▶ [Aim of the exercise]: Pull out every line of the material below that contains the word "point", and copy each one unchanged in its original order.

▶ [Exercise input]:
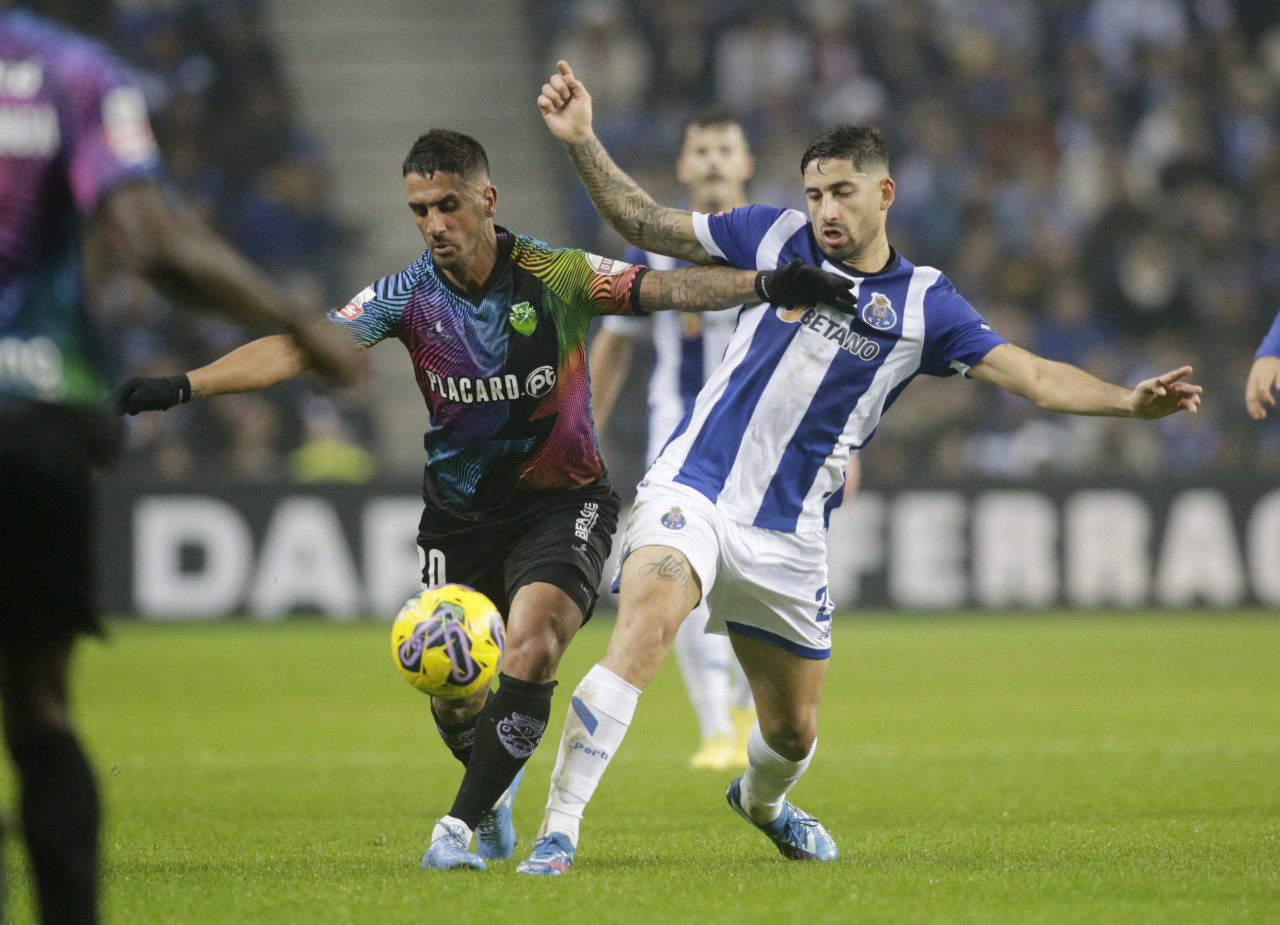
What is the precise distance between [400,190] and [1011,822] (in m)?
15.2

---

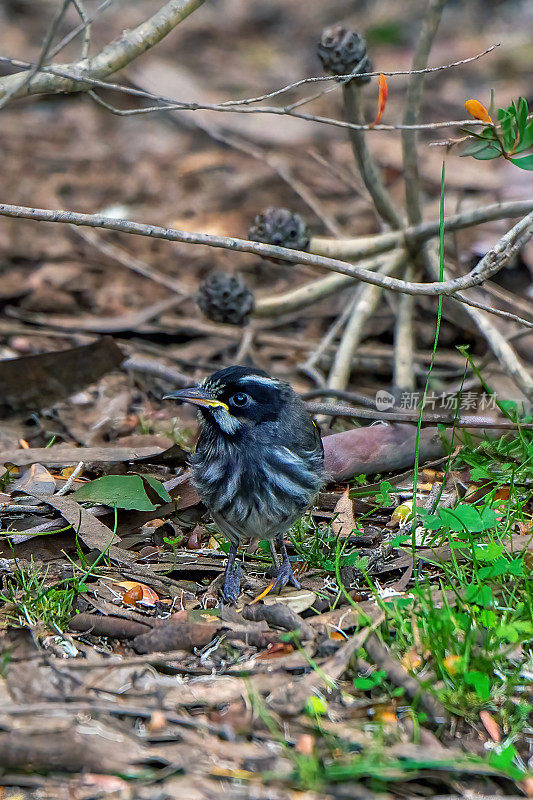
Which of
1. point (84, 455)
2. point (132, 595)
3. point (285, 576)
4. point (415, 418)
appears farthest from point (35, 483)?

▶ [Task output]:
1. point (84, 455)
2. point (132, 595)
3. point (285, 576)
4. point (415, 418)
appears farthest from point (35, 483)?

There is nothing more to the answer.